━━━ Getoonde tekst

Dit artikel verscheen in NRC Handelsblad op 1 april 1998

De verkiezingen van 6 mei kunnen worden beschouwd als een nationaal referendum over de neoliberale politiek van Paars. Zij die “voor” willen stemmen kunnen terecht bij het grote scala partijen die slechts minimaal van elkaar verschillen en zich allemaal in het midden van het politieke spectrum ophouden. Maar gelukkig bestaat er voor diegenen die vinden dat de geschiedenis zijn eindpunt nog níet heeft bereikt, ook de mogelijkheid van een tegenstem.

━━━━━━
━━━ Verzamelde gegevens

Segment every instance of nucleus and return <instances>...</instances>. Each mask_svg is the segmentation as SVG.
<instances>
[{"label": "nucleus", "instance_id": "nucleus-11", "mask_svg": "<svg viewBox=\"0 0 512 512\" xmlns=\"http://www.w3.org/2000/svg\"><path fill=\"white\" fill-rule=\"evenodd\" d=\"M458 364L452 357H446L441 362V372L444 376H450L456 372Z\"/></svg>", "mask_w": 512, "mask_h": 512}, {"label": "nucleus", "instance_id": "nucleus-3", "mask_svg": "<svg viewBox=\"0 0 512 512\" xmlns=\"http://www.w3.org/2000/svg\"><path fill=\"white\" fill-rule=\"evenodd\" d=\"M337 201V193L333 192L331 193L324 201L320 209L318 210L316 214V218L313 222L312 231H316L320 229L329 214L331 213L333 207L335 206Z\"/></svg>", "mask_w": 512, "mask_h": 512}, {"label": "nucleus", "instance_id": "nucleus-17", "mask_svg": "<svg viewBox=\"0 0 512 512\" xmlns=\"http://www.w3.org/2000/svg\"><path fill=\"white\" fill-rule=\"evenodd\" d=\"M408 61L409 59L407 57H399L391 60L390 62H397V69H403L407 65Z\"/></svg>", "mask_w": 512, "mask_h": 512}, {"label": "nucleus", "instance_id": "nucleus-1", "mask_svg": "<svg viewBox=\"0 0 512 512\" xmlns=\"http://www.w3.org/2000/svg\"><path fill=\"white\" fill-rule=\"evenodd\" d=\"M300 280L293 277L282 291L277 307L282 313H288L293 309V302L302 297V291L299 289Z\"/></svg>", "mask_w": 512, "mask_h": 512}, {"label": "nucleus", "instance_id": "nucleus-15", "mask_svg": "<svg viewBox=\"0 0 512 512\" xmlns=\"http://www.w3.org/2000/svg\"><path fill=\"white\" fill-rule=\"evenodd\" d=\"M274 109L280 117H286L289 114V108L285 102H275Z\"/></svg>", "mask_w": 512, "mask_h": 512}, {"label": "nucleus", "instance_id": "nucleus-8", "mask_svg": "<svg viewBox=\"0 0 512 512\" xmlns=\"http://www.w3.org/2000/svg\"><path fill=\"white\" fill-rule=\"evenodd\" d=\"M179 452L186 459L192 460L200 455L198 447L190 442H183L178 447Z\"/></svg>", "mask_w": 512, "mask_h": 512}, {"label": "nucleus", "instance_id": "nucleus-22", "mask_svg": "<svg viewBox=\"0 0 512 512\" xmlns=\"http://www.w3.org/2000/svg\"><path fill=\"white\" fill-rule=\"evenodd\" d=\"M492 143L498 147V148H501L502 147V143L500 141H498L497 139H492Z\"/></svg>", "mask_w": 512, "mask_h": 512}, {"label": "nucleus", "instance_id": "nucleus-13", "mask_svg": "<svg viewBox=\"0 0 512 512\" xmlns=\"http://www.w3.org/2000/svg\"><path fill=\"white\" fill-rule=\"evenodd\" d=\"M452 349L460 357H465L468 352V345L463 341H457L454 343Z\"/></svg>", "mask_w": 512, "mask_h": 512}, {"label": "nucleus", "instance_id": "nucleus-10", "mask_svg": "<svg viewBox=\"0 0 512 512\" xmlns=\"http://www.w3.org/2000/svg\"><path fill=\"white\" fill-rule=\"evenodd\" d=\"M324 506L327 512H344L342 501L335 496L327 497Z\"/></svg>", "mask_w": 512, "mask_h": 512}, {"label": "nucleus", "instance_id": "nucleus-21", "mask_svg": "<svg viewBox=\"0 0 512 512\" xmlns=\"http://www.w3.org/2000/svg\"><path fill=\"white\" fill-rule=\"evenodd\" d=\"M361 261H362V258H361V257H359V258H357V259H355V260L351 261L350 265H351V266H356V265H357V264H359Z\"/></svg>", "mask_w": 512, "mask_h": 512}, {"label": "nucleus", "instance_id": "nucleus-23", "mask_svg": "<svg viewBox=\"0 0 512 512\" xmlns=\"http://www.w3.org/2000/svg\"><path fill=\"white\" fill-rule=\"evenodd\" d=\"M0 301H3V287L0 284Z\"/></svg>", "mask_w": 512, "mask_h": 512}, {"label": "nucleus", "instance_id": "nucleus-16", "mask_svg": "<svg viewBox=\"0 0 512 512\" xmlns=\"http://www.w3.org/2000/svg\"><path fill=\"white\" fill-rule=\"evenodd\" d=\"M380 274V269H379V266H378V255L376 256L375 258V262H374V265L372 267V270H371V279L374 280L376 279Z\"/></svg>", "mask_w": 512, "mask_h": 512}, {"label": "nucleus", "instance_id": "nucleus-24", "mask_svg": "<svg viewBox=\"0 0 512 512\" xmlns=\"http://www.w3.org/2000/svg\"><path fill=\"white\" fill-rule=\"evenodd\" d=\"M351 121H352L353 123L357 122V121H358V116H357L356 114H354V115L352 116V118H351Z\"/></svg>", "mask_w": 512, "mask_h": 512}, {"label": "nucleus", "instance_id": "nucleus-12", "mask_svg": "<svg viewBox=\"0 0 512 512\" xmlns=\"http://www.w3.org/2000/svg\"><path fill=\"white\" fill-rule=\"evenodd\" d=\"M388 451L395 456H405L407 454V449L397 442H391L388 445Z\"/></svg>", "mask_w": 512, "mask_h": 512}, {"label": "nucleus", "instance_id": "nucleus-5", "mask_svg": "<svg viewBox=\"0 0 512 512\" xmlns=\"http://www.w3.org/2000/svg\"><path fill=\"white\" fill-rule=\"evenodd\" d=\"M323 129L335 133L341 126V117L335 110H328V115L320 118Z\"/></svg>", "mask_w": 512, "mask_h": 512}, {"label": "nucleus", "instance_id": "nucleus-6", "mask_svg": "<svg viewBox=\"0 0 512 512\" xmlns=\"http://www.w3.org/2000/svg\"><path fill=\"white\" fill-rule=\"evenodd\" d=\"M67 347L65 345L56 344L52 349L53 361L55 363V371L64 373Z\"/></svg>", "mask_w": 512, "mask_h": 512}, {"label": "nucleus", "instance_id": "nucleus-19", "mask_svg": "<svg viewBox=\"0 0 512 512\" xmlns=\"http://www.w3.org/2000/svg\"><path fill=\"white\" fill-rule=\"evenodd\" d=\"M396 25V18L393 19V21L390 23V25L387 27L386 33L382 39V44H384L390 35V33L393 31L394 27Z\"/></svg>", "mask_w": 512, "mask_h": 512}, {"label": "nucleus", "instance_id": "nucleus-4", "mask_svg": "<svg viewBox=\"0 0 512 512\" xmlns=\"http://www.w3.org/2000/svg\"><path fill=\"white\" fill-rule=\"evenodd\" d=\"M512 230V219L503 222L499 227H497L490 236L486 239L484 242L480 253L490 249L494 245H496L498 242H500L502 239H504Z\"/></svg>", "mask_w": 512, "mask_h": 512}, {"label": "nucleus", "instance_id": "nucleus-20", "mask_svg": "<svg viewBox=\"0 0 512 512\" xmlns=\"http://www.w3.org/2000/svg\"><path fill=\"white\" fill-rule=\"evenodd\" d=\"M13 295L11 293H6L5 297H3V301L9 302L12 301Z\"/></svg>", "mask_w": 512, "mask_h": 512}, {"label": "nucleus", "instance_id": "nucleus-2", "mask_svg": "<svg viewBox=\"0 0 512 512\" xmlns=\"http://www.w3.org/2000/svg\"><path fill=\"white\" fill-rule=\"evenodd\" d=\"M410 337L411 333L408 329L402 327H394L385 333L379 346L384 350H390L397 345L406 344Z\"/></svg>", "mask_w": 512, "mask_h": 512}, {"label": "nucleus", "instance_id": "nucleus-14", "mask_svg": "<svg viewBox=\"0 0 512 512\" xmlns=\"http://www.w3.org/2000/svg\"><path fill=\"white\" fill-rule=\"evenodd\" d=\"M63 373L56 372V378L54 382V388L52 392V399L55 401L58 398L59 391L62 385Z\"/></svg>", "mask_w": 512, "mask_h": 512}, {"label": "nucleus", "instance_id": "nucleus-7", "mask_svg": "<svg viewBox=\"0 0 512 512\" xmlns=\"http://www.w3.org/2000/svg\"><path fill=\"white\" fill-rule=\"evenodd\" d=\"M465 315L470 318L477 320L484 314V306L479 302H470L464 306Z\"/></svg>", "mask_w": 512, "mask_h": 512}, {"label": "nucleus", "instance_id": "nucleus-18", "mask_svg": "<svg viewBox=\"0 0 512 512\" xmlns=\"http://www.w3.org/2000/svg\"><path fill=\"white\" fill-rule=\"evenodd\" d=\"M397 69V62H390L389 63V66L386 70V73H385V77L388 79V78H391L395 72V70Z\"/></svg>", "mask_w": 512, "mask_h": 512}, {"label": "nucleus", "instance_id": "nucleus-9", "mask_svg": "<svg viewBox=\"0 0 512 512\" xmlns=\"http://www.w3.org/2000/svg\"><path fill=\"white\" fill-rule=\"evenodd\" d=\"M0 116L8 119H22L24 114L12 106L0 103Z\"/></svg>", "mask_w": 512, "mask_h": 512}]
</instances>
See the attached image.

━━━━━━
━━━ Verzamelde gegevens

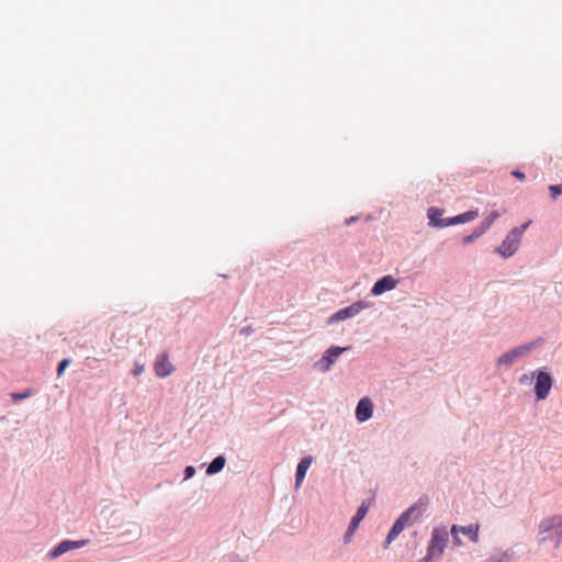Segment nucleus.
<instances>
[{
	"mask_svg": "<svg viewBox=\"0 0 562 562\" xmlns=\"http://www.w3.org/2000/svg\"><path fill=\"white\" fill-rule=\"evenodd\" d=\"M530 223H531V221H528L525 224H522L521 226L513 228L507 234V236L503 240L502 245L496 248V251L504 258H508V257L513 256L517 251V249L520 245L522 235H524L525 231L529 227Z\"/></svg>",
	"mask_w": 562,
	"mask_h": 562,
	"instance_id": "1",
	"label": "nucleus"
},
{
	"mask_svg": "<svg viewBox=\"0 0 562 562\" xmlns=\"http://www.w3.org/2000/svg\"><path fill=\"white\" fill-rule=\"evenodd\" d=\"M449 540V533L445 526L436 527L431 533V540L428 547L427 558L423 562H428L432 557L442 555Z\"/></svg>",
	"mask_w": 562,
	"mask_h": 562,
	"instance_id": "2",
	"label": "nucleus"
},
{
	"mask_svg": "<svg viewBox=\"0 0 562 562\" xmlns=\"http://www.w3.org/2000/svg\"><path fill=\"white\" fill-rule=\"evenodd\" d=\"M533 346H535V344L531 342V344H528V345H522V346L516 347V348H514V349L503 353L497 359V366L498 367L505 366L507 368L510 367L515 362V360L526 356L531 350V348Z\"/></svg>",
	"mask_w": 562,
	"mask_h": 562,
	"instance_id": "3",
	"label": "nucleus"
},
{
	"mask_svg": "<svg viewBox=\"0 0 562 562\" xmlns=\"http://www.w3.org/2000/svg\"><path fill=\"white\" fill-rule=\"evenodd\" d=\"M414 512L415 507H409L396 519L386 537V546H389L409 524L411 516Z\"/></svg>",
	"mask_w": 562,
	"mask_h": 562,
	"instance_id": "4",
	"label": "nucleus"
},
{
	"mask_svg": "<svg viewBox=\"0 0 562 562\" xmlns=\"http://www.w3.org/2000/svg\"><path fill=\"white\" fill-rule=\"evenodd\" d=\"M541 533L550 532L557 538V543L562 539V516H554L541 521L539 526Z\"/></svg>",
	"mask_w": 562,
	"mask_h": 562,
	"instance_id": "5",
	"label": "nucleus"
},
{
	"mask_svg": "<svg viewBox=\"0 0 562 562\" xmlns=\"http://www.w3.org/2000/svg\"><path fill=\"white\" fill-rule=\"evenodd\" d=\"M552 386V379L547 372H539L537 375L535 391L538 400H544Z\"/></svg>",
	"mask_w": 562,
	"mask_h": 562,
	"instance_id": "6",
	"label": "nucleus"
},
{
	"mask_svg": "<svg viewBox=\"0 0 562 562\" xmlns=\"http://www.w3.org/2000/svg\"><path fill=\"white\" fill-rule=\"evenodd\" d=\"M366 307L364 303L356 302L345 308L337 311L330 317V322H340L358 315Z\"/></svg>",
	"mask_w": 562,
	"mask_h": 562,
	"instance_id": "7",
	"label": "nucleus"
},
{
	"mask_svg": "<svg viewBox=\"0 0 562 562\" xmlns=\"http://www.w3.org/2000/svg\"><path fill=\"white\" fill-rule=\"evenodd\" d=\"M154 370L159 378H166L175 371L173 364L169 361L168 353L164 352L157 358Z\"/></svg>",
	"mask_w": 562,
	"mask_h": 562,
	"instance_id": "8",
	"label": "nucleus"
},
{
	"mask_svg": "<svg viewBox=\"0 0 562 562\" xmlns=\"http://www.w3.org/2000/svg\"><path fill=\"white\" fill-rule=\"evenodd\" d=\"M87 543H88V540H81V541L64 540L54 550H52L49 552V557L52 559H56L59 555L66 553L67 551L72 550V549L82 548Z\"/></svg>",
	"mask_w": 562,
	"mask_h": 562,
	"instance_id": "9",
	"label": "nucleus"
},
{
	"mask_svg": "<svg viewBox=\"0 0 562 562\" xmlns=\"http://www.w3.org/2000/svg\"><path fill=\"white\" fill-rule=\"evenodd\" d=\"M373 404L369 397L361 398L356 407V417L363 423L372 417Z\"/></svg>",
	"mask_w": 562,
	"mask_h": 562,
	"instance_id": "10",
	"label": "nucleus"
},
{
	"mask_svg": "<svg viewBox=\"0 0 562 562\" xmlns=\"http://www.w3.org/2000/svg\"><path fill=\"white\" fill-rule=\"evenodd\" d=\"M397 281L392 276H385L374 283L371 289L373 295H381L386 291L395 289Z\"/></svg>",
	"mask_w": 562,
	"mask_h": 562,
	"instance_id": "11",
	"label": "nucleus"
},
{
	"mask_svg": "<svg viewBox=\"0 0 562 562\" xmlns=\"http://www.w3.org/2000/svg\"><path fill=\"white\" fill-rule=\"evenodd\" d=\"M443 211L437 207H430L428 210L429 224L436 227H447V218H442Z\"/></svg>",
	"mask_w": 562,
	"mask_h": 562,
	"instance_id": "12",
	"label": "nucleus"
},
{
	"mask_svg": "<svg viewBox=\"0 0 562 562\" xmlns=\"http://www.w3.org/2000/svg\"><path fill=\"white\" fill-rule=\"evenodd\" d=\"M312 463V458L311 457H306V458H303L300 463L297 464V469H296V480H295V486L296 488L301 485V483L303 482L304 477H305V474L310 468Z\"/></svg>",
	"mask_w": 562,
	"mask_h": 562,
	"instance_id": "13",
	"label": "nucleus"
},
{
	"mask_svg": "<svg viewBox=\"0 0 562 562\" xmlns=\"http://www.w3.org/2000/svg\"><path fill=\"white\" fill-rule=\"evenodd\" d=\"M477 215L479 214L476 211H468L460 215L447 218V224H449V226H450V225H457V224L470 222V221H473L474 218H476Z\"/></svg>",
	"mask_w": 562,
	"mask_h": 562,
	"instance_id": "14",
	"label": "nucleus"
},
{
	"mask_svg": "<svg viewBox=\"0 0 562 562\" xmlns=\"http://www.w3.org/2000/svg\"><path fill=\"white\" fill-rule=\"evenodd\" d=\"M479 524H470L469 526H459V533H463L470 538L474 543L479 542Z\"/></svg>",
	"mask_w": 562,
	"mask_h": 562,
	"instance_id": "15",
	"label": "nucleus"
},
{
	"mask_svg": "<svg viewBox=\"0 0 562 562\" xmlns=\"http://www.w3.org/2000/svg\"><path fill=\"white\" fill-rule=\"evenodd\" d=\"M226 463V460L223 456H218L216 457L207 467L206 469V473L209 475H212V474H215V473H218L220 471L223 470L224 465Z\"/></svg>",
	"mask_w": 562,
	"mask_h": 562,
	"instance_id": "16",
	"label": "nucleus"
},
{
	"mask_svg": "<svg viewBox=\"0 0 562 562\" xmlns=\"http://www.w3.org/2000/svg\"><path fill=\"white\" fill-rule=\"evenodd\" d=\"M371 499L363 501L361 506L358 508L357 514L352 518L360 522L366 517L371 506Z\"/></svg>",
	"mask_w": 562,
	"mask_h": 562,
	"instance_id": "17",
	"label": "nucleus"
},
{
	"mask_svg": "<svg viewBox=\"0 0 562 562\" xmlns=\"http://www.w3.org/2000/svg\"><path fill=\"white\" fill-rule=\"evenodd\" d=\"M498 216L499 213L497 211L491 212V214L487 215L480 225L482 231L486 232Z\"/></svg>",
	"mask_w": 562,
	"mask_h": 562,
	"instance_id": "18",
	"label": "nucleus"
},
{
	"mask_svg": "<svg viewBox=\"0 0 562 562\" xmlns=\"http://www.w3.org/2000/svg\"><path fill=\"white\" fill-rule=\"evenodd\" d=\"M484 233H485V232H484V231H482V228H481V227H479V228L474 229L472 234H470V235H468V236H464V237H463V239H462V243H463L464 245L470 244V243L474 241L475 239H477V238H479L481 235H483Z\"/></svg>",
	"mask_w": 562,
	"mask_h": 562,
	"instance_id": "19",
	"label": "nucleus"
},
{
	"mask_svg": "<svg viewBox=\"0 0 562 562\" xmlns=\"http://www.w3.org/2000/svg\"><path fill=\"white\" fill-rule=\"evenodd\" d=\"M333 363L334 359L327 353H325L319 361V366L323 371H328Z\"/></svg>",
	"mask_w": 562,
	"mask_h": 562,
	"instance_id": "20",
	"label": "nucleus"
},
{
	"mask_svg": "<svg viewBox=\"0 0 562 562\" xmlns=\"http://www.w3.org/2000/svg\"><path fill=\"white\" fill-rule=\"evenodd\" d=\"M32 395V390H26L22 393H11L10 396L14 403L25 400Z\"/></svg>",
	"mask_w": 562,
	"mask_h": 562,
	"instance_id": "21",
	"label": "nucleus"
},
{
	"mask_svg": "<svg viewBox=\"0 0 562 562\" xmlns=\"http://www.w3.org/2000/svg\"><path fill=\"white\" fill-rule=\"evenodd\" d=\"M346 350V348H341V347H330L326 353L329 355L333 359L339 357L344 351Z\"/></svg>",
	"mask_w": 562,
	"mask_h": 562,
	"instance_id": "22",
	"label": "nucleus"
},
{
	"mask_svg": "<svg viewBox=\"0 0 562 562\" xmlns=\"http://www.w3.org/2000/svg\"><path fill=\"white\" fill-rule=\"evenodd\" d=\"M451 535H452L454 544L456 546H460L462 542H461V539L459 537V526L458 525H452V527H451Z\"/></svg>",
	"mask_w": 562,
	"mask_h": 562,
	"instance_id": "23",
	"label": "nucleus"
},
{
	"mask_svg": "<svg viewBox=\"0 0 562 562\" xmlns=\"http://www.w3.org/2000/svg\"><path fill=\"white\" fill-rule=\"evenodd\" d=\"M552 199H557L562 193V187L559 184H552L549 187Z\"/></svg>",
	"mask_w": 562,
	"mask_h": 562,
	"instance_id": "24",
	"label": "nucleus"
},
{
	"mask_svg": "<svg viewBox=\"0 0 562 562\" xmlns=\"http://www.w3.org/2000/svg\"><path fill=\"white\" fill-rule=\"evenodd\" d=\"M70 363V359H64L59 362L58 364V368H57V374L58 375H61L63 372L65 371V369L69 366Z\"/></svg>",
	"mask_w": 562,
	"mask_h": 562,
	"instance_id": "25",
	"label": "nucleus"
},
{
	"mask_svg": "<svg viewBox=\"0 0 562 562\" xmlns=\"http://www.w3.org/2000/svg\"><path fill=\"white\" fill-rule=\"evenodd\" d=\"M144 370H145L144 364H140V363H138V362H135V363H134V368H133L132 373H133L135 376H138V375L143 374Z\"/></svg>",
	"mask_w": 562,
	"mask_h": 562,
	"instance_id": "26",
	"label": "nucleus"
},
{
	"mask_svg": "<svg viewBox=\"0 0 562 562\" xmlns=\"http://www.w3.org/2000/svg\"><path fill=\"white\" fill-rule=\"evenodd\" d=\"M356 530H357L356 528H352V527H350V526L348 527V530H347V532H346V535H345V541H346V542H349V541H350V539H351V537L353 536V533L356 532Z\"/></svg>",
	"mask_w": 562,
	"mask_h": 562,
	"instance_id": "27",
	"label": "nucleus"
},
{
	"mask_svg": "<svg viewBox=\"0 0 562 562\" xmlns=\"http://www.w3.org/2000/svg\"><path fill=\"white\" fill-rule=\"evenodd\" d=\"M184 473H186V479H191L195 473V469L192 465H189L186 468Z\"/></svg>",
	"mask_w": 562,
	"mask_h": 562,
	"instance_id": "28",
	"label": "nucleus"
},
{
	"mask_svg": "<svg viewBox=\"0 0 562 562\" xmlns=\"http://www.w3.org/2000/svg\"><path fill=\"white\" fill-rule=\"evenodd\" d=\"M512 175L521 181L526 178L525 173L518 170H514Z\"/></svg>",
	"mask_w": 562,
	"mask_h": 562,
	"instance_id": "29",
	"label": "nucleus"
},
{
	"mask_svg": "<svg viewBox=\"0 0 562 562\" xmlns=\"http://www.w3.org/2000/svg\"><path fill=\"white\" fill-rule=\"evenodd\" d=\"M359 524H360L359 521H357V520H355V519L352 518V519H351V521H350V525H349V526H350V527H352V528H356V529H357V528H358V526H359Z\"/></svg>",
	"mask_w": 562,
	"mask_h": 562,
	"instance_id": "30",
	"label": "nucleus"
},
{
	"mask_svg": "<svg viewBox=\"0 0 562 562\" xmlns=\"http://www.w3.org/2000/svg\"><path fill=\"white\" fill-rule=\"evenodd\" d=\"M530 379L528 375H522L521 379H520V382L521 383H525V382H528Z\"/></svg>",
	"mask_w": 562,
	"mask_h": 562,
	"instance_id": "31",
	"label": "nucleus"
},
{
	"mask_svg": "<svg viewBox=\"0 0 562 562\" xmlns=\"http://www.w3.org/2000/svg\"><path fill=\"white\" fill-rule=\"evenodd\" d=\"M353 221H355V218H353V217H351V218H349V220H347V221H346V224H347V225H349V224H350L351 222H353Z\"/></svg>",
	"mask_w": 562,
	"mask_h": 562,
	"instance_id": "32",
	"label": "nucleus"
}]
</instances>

━━━━━━
━━━ Verzamelde gegevens

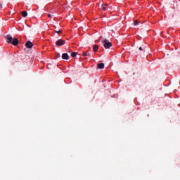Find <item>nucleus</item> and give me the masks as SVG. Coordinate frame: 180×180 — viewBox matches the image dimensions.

━━━━━━

Opdracht :: Schrijf een vervolg op de tekst over de verkiezingen van 6 mei. Begin na de zin die eindigt op "ook de mogelijkheid van een tegenstem".

Resultaat ::
“Dit is een gewoon kabinet,” zei Wim Kok bij de presentatie van het eerste na-oorlogse kabinet zonder de christen-democraten. En hij had gelijk. De coalitie van PvdA, VVD en D66 verschilde op geen enkel wezenlijk punt van datgene wat het CDA onder Lubbers de twaalf jaar daarvoor had laten zien. Net als in de rest van de westerse wereld kreeg ook ons land in het begin van de jaren tachtig te maken met de Nieuwe Zakelijkheid. Onder invloed van de wereldwijde opmars van de Angelsaksische variant van het kapitalisme, werd de sociaal-democratische consensus (spreiding van inkomen, kennis en macht), die zo kenmerkend was voor Nederland in de jaren zeventig, ingeruild voor een nieuwe algemene overeenstemming. Het neoliberalisme kon ook in de Lage Landen aan zijn opmars beginnen. De verbeelding was niet langer aan de macht, idealen werden verdacht en ideologieën belandden op de mestvaalt. “No-nonsense” werd het parool.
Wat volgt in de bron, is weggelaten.